GiVE: Guiding Visual Encoder to Perceive Overlooked Information
Junjie Li, Jianghong Ma, Xiaofeng Zhang, Yuhang Li, Jianyang Shi
TL;DR
GiVE addresses the gap where visual encoders in multimodal LLMs either lack semantic alignment with text or overlook non-salient objects. It proposes the Attention-Guided Adapter (AG-Adapter) and Object-focused Visual Semantic Learning, governed by three losses—OITC, OIIC, and OID—alongside the MOInst dataset to enable instruction-driven, object-centric perception. The approach yields state-of-the-art performance on image classification and image-text retrieval across LVIS and MOInst, with ablations confirming the necessity of all components. By enabling dynamic focus and comprehensive object retrieval, GiVE enhances semantic alignment and practical utility in vision-language systems.
Abstract
Multimodal Large Language Models have advanced AI in applications like text-to-video generation and visual question answering. These models rely on visual encoders to convert non-text data into vectors, but current encoders either lack semantic alignment or overlook non-salient objects. We propose the Guiding Visual Encoder to Perceive Overlooked Information (GiVE) approach. GiVE enhances visual representation with an Attention-Guided Adapter (AG-Adapter) module and an Object-focused Visual Semantic Learning module.
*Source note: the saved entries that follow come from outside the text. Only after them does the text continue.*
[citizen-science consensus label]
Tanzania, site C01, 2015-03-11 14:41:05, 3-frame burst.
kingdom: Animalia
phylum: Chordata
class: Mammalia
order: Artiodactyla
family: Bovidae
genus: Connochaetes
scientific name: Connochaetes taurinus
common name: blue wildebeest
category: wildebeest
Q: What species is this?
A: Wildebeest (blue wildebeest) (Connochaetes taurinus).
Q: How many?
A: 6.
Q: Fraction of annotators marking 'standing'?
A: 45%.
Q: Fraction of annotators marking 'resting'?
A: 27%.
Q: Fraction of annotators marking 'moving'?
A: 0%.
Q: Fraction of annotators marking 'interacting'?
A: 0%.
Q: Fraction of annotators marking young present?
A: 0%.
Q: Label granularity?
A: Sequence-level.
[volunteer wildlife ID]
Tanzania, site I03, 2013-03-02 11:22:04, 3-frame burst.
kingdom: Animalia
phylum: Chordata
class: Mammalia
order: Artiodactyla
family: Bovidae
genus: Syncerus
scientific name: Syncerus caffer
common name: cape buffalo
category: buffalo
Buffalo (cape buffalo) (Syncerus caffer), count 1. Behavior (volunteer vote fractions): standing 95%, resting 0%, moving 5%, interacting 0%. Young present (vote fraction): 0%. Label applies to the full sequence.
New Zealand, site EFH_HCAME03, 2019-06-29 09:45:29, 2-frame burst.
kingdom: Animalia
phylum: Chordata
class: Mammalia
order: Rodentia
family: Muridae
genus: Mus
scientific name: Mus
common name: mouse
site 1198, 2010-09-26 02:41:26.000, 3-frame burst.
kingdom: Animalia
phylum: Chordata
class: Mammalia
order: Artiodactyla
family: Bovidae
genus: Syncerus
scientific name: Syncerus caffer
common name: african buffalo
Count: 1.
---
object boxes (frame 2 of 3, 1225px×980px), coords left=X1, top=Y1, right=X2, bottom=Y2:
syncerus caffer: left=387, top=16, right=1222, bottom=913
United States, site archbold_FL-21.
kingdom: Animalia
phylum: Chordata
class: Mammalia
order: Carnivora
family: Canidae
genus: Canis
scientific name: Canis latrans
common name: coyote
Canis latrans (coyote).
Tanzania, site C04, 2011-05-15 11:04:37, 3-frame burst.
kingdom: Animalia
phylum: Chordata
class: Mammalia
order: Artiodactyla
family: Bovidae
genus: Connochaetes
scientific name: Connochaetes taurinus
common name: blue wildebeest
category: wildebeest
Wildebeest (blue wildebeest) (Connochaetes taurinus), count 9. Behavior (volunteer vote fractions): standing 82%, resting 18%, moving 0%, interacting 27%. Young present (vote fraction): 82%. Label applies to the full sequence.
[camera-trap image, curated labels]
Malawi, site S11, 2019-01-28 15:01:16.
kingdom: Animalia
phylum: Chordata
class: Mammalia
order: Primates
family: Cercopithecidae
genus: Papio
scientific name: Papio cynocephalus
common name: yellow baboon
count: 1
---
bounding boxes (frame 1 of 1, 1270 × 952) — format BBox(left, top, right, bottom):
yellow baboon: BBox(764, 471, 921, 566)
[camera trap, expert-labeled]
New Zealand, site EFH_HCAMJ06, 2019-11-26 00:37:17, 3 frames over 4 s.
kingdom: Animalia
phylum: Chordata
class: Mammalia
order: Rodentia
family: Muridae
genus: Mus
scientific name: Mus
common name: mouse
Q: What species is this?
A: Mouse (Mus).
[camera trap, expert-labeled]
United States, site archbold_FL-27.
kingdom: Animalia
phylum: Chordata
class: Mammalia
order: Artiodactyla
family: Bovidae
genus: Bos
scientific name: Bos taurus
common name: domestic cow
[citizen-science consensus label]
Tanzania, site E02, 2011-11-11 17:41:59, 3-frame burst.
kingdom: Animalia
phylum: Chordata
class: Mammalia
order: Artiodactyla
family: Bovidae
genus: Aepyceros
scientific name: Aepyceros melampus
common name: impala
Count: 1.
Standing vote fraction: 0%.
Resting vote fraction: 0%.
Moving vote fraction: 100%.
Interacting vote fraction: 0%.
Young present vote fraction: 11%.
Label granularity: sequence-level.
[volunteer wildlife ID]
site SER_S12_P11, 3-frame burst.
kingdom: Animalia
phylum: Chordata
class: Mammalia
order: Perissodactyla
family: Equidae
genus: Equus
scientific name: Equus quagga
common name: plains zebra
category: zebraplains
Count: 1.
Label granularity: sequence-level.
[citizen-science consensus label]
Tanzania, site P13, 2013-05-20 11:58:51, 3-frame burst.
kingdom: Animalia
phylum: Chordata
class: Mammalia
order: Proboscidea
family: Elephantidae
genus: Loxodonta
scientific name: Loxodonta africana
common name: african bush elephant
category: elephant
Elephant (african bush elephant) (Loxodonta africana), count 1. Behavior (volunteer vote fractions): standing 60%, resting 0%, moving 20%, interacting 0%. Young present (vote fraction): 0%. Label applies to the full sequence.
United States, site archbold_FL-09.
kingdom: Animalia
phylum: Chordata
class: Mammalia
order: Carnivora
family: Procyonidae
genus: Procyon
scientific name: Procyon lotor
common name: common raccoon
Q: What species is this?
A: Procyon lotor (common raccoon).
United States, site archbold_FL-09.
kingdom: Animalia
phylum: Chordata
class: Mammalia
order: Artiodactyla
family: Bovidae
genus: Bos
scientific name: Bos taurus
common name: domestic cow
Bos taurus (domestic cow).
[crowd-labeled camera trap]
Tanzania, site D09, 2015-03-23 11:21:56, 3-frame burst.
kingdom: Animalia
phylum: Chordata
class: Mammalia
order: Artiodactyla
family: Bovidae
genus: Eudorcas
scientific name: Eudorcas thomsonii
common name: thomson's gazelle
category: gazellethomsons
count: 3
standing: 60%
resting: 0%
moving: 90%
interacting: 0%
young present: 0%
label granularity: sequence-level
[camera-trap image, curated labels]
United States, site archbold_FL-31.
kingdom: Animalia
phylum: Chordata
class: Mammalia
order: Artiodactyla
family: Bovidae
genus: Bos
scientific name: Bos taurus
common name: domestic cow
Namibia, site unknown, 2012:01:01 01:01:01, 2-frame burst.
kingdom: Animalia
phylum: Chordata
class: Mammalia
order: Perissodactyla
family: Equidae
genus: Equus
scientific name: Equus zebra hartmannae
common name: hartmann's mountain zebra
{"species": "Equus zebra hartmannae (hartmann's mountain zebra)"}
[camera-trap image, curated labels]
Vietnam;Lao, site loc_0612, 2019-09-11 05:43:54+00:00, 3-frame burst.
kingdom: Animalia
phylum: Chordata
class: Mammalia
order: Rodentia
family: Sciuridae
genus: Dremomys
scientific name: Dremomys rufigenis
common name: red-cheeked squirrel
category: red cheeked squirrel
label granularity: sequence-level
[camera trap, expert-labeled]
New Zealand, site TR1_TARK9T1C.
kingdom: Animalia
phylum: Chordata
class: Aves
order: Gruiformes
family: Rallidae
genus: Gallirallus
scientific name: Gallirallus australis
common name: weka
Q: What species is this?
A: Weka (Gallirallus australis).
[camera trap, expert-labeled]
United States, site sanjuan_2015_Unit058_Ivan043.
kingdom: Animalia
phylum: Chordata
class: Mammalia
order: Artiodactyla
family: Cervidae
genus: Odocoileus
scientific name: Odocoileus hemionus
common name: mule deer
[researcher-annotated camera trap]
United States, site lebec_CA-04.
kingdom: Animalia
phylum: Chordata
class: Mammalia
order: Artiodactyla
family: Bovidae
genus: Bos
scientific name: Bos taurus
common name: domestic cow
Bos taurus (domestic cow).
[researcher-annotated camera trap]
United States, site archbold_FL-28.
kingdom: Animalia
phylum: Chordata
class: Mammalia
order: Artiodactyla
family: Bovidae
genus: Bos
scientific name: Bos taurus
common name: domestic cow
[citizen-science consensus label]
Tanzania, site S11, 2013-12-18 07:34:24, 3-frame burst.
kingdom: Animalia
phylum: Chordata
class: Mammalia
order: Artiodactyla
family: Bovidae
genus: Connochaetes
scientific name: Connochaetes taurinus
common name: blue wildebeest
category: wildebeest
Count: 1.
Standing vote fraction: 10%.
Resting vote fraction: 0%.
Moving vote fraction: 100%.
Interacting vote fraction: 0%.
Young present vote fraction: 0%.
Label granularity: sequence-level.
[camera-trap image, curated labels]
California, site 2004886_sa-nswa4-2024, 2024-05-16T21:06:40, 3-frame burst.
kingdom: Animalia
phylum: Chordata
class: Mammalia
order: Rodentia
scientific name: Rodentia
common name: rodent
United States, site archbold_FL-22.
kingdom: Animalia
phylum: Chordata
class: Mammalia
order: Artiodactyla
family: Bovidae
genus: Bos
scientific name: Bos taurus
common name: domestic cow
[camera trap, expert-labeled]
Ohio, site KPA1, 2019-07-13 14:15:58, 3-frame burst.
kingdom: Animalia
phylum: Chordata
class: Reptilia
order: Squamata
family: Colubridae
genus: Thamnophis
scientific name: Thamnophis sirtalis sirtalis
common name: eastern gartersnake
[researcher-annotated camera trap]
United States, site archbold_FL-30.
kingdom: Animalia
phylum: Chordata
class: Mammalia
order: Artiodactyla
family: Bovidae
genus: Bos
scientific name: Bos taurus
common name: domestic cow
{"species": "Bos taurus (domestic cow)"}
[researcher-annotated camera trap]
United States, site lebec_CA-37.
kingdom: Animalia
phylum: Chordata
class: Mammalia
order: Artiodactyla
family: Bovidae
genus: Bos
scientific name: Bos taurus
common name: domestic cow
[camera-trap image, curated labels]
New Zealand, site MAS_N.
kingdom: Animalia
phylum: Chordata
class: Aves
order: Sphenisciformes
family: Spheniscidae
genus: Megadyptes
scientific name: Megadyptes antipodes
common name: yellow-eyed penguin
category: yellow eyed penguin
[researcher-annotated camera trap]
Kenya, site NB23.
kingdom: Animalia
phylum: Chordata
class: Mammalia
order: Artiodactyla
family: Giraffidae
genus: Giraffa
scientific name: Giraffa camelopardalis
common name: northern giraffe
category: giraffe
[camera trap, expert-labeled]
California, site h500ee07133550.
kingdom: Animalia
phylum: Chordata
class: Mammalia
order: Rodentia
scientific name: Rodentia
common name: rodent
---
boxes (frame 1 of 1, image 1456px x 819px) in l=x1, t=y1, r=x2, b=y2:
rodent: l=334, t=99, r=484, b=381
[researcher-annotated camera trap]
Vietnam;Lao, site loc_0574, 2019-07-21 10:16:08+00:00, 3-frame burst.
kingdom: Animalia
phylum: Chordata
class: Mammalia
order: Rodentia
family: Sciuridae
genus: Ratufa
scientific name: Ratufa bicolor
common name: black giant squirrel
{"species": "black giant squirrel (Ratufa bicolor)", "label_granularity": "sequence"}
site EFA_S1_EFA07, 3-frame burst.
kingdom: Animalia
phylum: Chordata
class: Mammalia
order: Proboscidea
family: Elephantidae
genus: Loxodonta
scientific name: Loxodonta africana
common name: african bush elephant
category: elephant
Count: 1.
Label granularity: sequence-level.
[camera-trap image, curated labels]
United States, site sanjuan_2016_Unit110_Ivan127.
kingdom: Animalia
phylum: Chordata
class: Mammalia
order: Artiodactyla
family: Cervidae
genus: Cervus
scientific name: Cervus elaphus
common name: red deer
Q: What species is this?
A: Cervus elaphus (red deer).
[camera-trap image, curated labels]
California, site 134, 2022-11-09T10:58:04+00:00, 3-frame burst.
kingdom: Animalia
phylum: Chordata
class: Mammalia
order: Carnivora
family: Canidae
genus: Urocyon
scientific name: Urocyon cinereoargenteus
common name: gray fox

These incorporate three novel loss terms: Object-focused Image-Text Contrast (OITC) loss, Object-focused Image-Image Contrast (OIIC) loss, and Object-focused Image Discrimination (OID) loss, improving object consideration, retrieval accuracy, and comprehensiveness. Our contributions include dynamic visual focus adjustment, novel loss functions to enhance object retrieval, and the Multi-Object Instruction (MOInst) dataset. Experiments show our approach achieves state-of-the-art performance.